En medio de la ola de protestas en Cuba, en el barrio Ho Chi Ming de Guantánamo, un activista y ex prisionero político se declaró este lunes en huelga de hambre para protestar contra la opresión del régimen y las consecuencias del sistema comunista. Se trata de Miguel Ángel López Herrera, un antiguo maestro de informática y computación.
“Estoy protestando contra el acoso de la Seguridad del Estado contra mi persona, pero por supuesto, fundamentalmente, contra los apagones interminables de aquí de este barrio Ho Chi Ming. Aquí nos dan dos horas de corriente al día, se pasan hasta un mes sin poner el agua en este cuadrante y en otros la ponen prácticamente cada cinco días, pero en este se demoran a veces hasta treinta”, dijo el huelguista a nuestra redacción.
“Mi reclamo va contra la escasez de comida, que no hay transporte público, ni coches prácticamente hay; los altos precios de los alimentos que la mayoría de la población no puede comprar”.
“En mi segunda prisión política en el 2016 estuve cuarenta y cuatro días en huelga de hambre, incluso estuve en la sala de terapia intensiva del hospital provincial Agostino Netto y, cuando uno tiene su experiencia de huelgas de hambre, que ha vivido, que ha sufrido y que sigue sufriendo las consecuencias de un país comunista atrasado en todo sentido, donde se cometen todo tipo de injusticias, no me queda otra opción que protestar con mi propio cuerpo. Sé las consecuencias de lo que estoy haciendo, pero no puedo dejar de protestar contra lo que es injusto y daña a mi familia y a todo el país”, enfatizó López Herrera.
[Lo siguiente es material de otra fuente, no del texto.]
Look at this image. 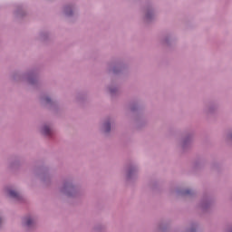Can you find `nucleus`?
<instances>
[{
  "label": "nucleus",
  "instance_id": "nucleus-2",
  "mask_svg": "<svg viewBox=\"0 0 232 232\" xmlns=\"http://www.w3.org/2000/svg\"><path fill=\"white\" fill-rule=\"evenodd\" d=\"M9 195H10V197H12L13 198H19V193H18L17 191L10 190V191H9Z\"/></svg>",
  "mask_w": 232,
  "mask_h": 232
},
{
  "label": "nucleus",
  "instance_id": "nucleus-3",
  "mask_svg": "<svg viewBox=\"0 0 232 232\" xmlns=\"http://www.w3.org/2000/svg\"><path fill=\"white\" fill-rule=\"evenodd\" d=\"M32 224H34V219L32 218H27L25 221V226H27L28 227H30V226H32Z\"/></svg>",
  "mask_w": 232,
  "mask_h": 232
},
{
  "label": "nucleus",
  "instance_id": "nucleus-5",
  "mask_svg": "<svg viewBox=\"0 0 232 232\" xmlns=\"http://www.w3.org/2000/svg\"><path fill=\"white\" fill-rule=\"evenodd\" d=\"M1 222H2V219L0 218V224H1Z\"/></svg>",
  "mask_w": 232,
  "mask_h": 232
},
{
  "label": "nucleus",
  "instance_id": "nucleus-4",
  "mask_svg": "<svg viewBox=\"0 0 232 232\" xmlns=\"http://www.w3.org/2000/svg\"><path fill=\"white\" fill-rule=\"evenodd\" d=\"M104 130L106 132H108V131H110V130H111V126L110 125V123L104 124Z\"/></svg>",
  "mask_w": 232,
  "mask_h": 232
},
{
  "label": "nucleus",
  "instance_id": "nucleus-1",
  "mask_svg": "<svg viewBox=\"0 0 232 232\" xmlns=\"http://www.w3.org/2000/svg\"><path fill=\"white\" fill-rule=\"evenodd\" d=\"M52 133V130L48 126H44L43 128V134L44 135H50Z\"/></svg>",
  "mask_w": 232,
  "mask_h": 232
}]
</instances>
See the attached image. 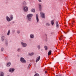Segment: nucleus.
<instances>
[{
    "mask_svg": "<svg viewBox=\"0 0 76 76\" xmlns=\"http://www.w3.org/2000/svg\"><path fill=\"white\" fill-rule=\"evenodd\" d=\"M34 76H39V75L38 74H36Z\"/></svg>",
    "mask_w": 76,
    "mask_h": 76,
    "instance_id": "obj_25",
    "label": "nucleus"
},
{
    "mask_svg": "<svg viewBox=\"0 0 76 76\" xmlns=\"http://www.w3.org/2000/svg\"><path fill=\"white\" fill-rule=\"evenodd\" d=\"M51 23L52 25H54V20H52L51 21Z\"/></svg>",
    "mask_w": 76,
    "mask_h": 76,
    "instance_id": "obj_17",
    "label": "nucleus"
},
{
    "mask_svg": "<svg viewBox=\"0 0 76 76\" xmlns=\"http://www.w3.org/2000/svg\"><path fill=\"white\" fill-rule=\"evenodd\" d=\"M21 44L23 47H26L27 46V44L24 43L23 42H21Z\"/></svg>",
    "mask_w": 76,
    "mask_h": 76,
    "instance_id": "obj_3",
    "label": "nucleus"
},
{
    "mask_svg": "<svg viewBox=\"0 0 76 76\" xmlns=\"http://www.w3.org/2000/svg\"><path fill=\"white\" fill-rule=\"evenodd\" d=\"M5 45H6V46H7L8 45V44H9V42L8 41V40H7V39H5Z\"/></svg>",
    "mask_w": 76,
    "mask_h": 76,
    "instance_id": "obj_7",
    "label": "nucleus"
},
{
    "mask_svg": "<svg viewBox=\"0 0 76 76\" xmlns=\"http://www.w3.org/2000/svg\"><path fill=\"white\" fill-rule=\"evenodd\" d=\"M1 76H4V73L3 72H1Z\"/></svg>",
    "mask_w": 76,
    "mask_h": 76,
    "instance_id": "obj_24",
    "label": "nucleus"
},
{
    "mask_svg": "<svg viewBox=\"0 0 76 76\" xmlns=\"http://www.w3.org/2000/svg\"><path fill=\"white\" fill-rule=\"evenodd\" d=\"M12 32L13 33H15V30H12Z\"/></svg>",
    "mask_w": 76,
    "mask_h": 76,
    "instance_id": "obj_28",
    "label": "nucleus"
},
{
    "mask_svg": "<svg viewBox=\"0 0 76 76\" xmlns=\"http://www.w3.org/2000/svg\"><path fill=\"white\" fill-rule=\"evenodd\" d=\"M6 19L7 22H10V21H11V20L10 18L7 16L6 17Z\"/></svg>",
    "mask_w": 76,
    "mask_h": 76,
    "instance_id": "obj_8",
    "label": "nucleus"
},
{
    "mask_svg": "<svg viewBox=\"0 0 76 76\" xmlns=\"http://www.w3.org/2000/svg\"><path fill=\"white\" fill-rule=\"evenodd\" d=\"M40 15L42 18H45V13H43L42 12H40Z\"/></svg>",
    "mask_w": 76,
    "mask_h": 76,
    "instance_id": "obj_6",
    "label": "nucleus"
},
{
    "mask_svg": "<svg viewBox=\"0 0 76 76\" xmlns=\"http://www.w3.org/2000/svg\"><path fill=\"white\" fill-rule=\"evenodd\" d=\"M73 22H75V21H73Z\"/></svg>",
    "mask_w": 76,
    "mask_h": 76,
    "instance_id": "obj_41",
    "label": "nucleus"
},
{
    "mask_svg": "<svg viewBox=\"0 0 76 76\" xmlns=\"http://www.w3.org/2000/svg\"><path fill=\"white\" fill-rule=\"evenodd\" d=\"M13 23H15V22L13 21Z\"/></svg>",
    "mask_w": 76,
    "mask_h": 76,
    "instance_id": "obj_40",
    "label": "nucleus"
},
{
    "mask_svg": "<svg viewBox=\"0 0 76 76\" xmlns=\"http://www.w3.org/2000/svg\"><path fill=\"white\" fill-rule=\"evenodd\" d=\"M11 64V63L10 62H8L7 63V67H9L10 66V65Z\"/></svg>",
    "mask_w": 76,
    "mask_h": 76,
    "instance_id": "obj_21",
    "label": "nucleus"
},
{
    "mask_svg": "<svg viewBox=\"0 0 76 76\" xmlns=\"http://www.w3.org/2000/svg\"><path fill=\"white\" fill-rule=\"evenodd\" d=\"M37 48H41V46L39 45H38Z\"/></svg>",
    "mask_w": 76,
    "mask_h": 76,
    "instance_id": "obj_26",
    "label": "nucleus"
},
{
    "mask_svg": "<svg viewBox=\"0 0 76 76\" xmlns=\"http://www.w3.org/2000/svg\"><path fill=\"white\" fill-rule=\"evenodd\" d=\"M30 67V66H28V68H27L28 69H29Z\"/></svg>",
    "mask_w": 76,
    "mask_h": 76,
    "instance_id": "obj_31",
    "label": "nucleus"
},
{
    "mask_svg": "<svg viewBox=\"0 0 76 76\" xmlns=\"http://www.w3.org/2000/svg\"><path fill=\"white\" fill-rule=\"evenodd\" d=\"M45 73H47V71H45Z\"/></svg>",
    "mask_w": 76,
    "mask_h": 76,
    "instance_id": "obj_38",
    "label": "nucleus"
},
{
    "mask_svg": "<svg viewBox=\"0 0 76 76\" xmlns=\"http://www.w3.org/2000/svg\"><path fill=\"white\" fill-rule=\"evenodd\" d=\"M31 66V64H29L28 66Z\"/></svg>",
    "mask_w": 76,
    "mask_h": 76,
    "instance_id": "obj_33",
    "label": "nucleus"
},
{
    "mask_svg": "<svg viewBox=\"0 0 76 76\" xmlns=\"http://www.w3.org/2000/svg\"><path fill=\"white\" fill-rule=\"evenodd\" d=\"M51 52L52 51L51 50H50L48 52V56H50V55H51Z\"/></svg>",
    "mask_w": 76,
    "mask_h": 76,
    "instance_id": "obj_16",
    "label": "nucleus"
},
{
    "mask_svg": "<svg viewBox=\"0 0 76 76\" xmlns=\"http://www.w3.org/2000/svg\"><path fill=\"white\" fill-rule=\"evenodd\" d=\"M20 61L22 62V63H25L26 62V61L25 60V59L23 58H20Z\"/></svg>",
    "mask_w": 76,
    "mask_h": 76,
    "instance_id": "obj_5",
    "label": "nucleus"
},
{
    "mask_svg": "<svg viewBox=\"0 0 76 76\" xmlns=\"http://www.w3.org/2000/svg\"><path fill=\"white\" fill-rule=\"evenodd\" d=\"M32 16H33V14H29L27 15V18L29 22H30V21L32 20Z\"/></svg>",
    "mask_w": 76,
    "mask_h": 76,
    "instance_id": "obj_2",
    "label": "nucleus"
},
{
    "mask_svg": "<svg viewBox=\"0 0 76 76\" xmlns=\"http://www.w3.org/2000/svg\"><path fill=\"white\" fill-rule=\"evenodd\" d=\"M69 32V30H67L65 32H64V34H66L67 32Z\"/></svg>",
    "mask_w": 76,
    "mask_h": 76,
    "instance_id": "obj_22",
    "label": "nucleus"
},
{
    "mask_svg": "<svg viewBox=\"0 0 76 76\" xmlns=\"http://www.w3.org/2000/svg\"><path fill=\"white\" fill-rule=\"evenodd\" d=\"M36 20L37 22H38L39 20V18H38V15L36 14Z\"/></svg>",
    "mask_w": 76,
    "mask_h": 76,
    "instance_id": "obj_9",
    "label": "nucleus"
},
{
    "mask_svg": "<svg viewBox=\"0 0 76 76\" xmlns=\"http://www.w3.org/2000/svg\"><path fill=\"white\" fill-rule=\"evenodd\" d=\"M10 19L12 20L13 19V16L12 15H10Z\"/></svg>",
    "mask_w": 76,
    "mask_h": 76,
    "instance_id": "obj_15",
    "label": "nucleus"
},
{
    "mask_svg": "<svg viewBox=\"0 0 76 76\" xmlns=\"http://www.w3.org/2000/svg\"><path fill=\"white\" fill-rule=\"evenodd\" d=\"M26 4H26V1H24L22 3V5L23 6V10H24V12H26L28 10V7L27 6H26Z\"/></svg>",
    "mask_w": 76,
    "mask_h": 76,
    "instance_id": "obj_1",
    "label": "nucleus"
},
{
    "mask_svg": "<svg viewBox=\"0 0 76 76\" xmlns=\"http://www.w3.org/2000/svg\"><path fill=\"white\" fill-rule=\"evenodd\" d=\"M44 48H47V46H45Z\"/></svg>",
    "mask_w": 76,
    "mask_h": 76,
    "instance_id": "obj_32",
    "label": "nucleus"
},
{
    "mask_svg": "<svg viewBox=\"0 0 76 76\" xmlns=\"http://www.w3.org/2000/svg\"><path fill=\"white\" fill-rule=\"evenodd\" d=\"M46 26H50V24L48 23H46Z\"/></svg>",
    "mask_w": 76,
    "mask_h": 76,
    "instance_id": "obj_19",
    "label": "nucleus"
},
{
    "mask_svg": "<svg viewBox=\"0 0 76 76\" xmlns=\"http://www.w3.org/2000/svg\"><path fill=\"white\" fill-rule=\"evenodd\" d=\"M39 2H41V0H38Z\"/></svg>",
    "mask_w": 76,
    "mask_h": 76,
    "instance_id": "obj_34",
    "label": "nucleus"
},
{
    "mask_svg": "<svg viewBox=\"0 0 76 76\" xmlns=\"http://www.w3.org/2000/svg\"><path fill=\"white\" fill-rule=\"evenodd\" d=\"M31 12H33L34 13L35 12V9H32L31 10Z\"/></svg>",
    "mask_w": 76,
    "mask_h": 76,
    "instance_id": "obj_18",
    "label": "nucleus"
},
{
    "mask_svg": "<svg viewBox=\"0 0 76 76\" xmlns=\"http://www.w3.org/2000/svg\"><path fill=\"white\" fill-rule=\"evenodd\" d=\"M55 76H61V75H56Z\"/></svg>",
    "mask_w": 76,
    "mask_h": 76,
    "instance_id": "obj_37",
    "label": "nucleus"
},
{
    "mask_svg": "<svg viewBox=\"0 0 76 76\" xmlns=\"http://www.w3.org/2000/svg\"><path fill=\"white\" fill-rule=\"evenodd\" d=\"M9 0H6V1H9Z\"/></svg>",
    "mask_w": 76,
    "mask_h": 76,
    "instance_id": "obj_39",
    "label": "nucleus"
},
{
    "mask_svg": "<svg viewBox=\"0 0 76 76\" xmlns=\"http://www.w3.org/2000/svg\"><path fill=\"white\" fill-rule=\"evenodd\" d=\"M47 49H48L47 48H45V50H47Z\"/></svg>",
    "mask_w": 76,
    "mask_h": 76,
    "instance_id": "obj_36",
    "label": "nucleus"
},
{
    "mask_svg": "<svg viewBox=\"0 0 76 76\" xmlns=\"http://www.w3.org/2000/svg\"><path fill=\"white\" fill-rule=\"evenodd\" d=\"M1 41L3 42L4 41V39H5V38H6V37H5V36L3 34L1 36Z\"/></svg>",
    "mask_w": 76,
    "mask_h": 76,
    "instance_id": "obj_4",
    "label": "nucleus"
},
{
    "mask_svg": "<svg viewBox=\"0 0 76 76\" xmlns=\"http://www.w3.org/2000/svg\"><path fill=\"white\" fill-rule=\"evenodd\" d=\"M4 50V48H1V51H3V50Z\"/></svg>",
    "mask_w": 76,
    "mask_h": 76,
    "instance_id": "obj_29",
    "label": "nucleus"
},
{
    "mask_svg": "<svg viewBox=\"0 0 76 76\" xmlns=\"http://www.w3.org/2000/svg\"><path fill=\"white\" fill-rule=\"evenodd\" d=\"M51 34H53V33H51Z\"/></svg>",
    "mask_w": 76,
    "mask_h": 76,
    "instance_id": "obj_42",
    "label": "nucleus"
},
{
    "mask_svg": "<svg viewBox=\"0 0 76 76\" xmlns=\"http://www.w3.org/2000/svg\"><path fill=\"white\" fill-rule=\"evenodd\" d=\"M40 58H41V57H40L39 56L38 57H37L36 59V63H37V62L40 60Z\"/></svg>",
    "mask_w": 76,
    "mask_h": 76,
    "instance_id": "obj_10",
    "label": "nucleus"
},
{
    "mask_svg": "<svg viewBox=\"0 0 76 76\" xmlns=\"http://www.w3.org/2000/svg\"><path fill=\"white\" fill-rule=\"evenodd\" d=\"M10 30H9L7 33V35H10Z\"/></svg>",
    "mask_w": 76,
    "mask_h": 76,
    "instance_id": "obj_20",
    "label": "nucleus"
},
{
    "mask_svg": "<svg viewBox=\"0 0 76 76\" xmlns=\"http://www.w3.org/2000/svg\"><path fill=\"white\" fill-rule=\"evenodd\" d=\"M17 33L18 34H20V31L19 30L17 31Z\"/></svg>",
    "mask_w": 76,
    "mask_h": 76,
    "instance_id": "obj_27",
    "label": "nucleus"
},
{
    "mask_svg": "<svg viewBox=\"0 0 76 76\" xmlns=\"http://www.w3.org/2000/svg\"><path fill=\"white\" fill-rule=\"evenodd\" d=\"M56 28H59V24H58V21H56Z\"/></svg>",
    "mask_w": 76,
    "mask_h": 76,
    "instance_id": "obj_13",
    "label": "nucleus"
},
{
    "mask_svg": "<svg viewBox=\"0 0 76 76\" xmlns=\"http://www.w3.org/2000/svg\"><path fill=\"white\" fill-rule=\"evenodd\" d=\"M15 70V69L13 68H10L9 69V71L10 72H11V73H13L14 71Z\"/></svg>",
    "mask_w": 76,
    "mask_h": 76,
    "instance_id": "obj_11",
    "label": "nucleus"
},
{
    "mask_svg": "<svg viewBox=\"0 0 76 76\" xmlns=\"http://www.w3.org/2000/svg\"><path fill=\"white\" fill-rule=\"evenodd\" d=\"M61 39H62V37H61V38L59 39V40H61Z\"/></svg>",
    "mask_w": 76,
    "mask_h": 76,
    "instance_id": "obj_35",
    "label": "nucleus"
},
{
    "mask_svg": "<svg viewBox=\"0 0 76 76\" xmlns=\"http://www.w3.org/2000/svg\"><path fill=\"white\" fill-rule=\"evenodd\" d=\"M20 48H18V51H20Z\"/></svg>",
    "mask_w": 76,
    "mask_h": 76,
    "instance_id": "obj_30",
    "label": "nucleus"
},
{
    "mask_svg": "<svg viewBox=\"0 0 76 76\" xmlns=\"http://www.w3.org/2000/svg\"><path fill=\"white\" fill-rule=\"evenodd\" d=\"M34 34H31L30 35V38H34Z\"/></svg>",
    "mask_w": 76,
    "mask_h": 76,
    "instance_id": "obj_12",
    "label": "nucleus"
},
{
    "mask_svg": "<svg viewBox=\"0 0 76 76\" xmlns=\"http://www.w3.org/2000/svg\"><path fill=\"white\" fill-rule=\"evenodd\" d=\"M34 54V53H30L28 54L29 56H33Z\"/></svg>",
    "mask_w": 76,
    "mask_h": 76,
    "instance_id": "obj_23",
    "label": "nucleus"
},
{
    "mask_svg": "<svg viewBox=\"0 0 76 76\" xmlns=\"http://www.w3.org/2000/svg\"><path fill=\"white\" fill-rule=\"evenodd\" d=\"M39 10L40 11H41V10L42 9V7L41 6V5L40 4H39Z\"/></svg>",
    "mask_w": 76,
    "mask_h": 76,
    "instance_id": "obj_14",
    "label": "nucleus"
}]
</instances>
En el centro del territorio cubano, en la ciudad de Santa Clara, otro opositor, el albañil Guillermo del Sol, desarrolla, desde el 19 de junio, un ayuno voluntario en reclamo de la libertad de 18 presos políticos. Con su manifestación, persigue hacer patente las iniquidades de las autoridades policiales y fiscales contra los indefensos ciudadanos.
“Decidí tomar la única vía posible de reclamar en este país. Estoy pidiendo la libertad de dieciocho presos políticos. Son dieciocho presos que escogimos, prácticamente mis vecinos, y que muchos pertenecen a la plataforma que yo represento, Cuba Decide”, dijo a Martí Noticias cuando inició su protesta.
Las protestas en Cuba han evolucionado hacia una combinación de estallidos ciudadanos y resistencia extrema. Mientras las calles de ciudades como La Habana y Santiago de Cuba son escenario de cacerolazos y manifestaciones espontáneas por apagones y escasez, los recintos penitenciarios se han convertido en focos de huelgas de hambre, un ejercicio cívico extremo que han adoptado algunos ciudadanos desde sus hogares.
Esta forma de protesta, a menudo ignorada por el Estado, pero que también busca visibilizar la grave crisis humanitaria y el creciente descontento social en la isla, conlleva un alto costo físico para los opositores, quienes arriesgan su vida frente a la inacción de las autoridades.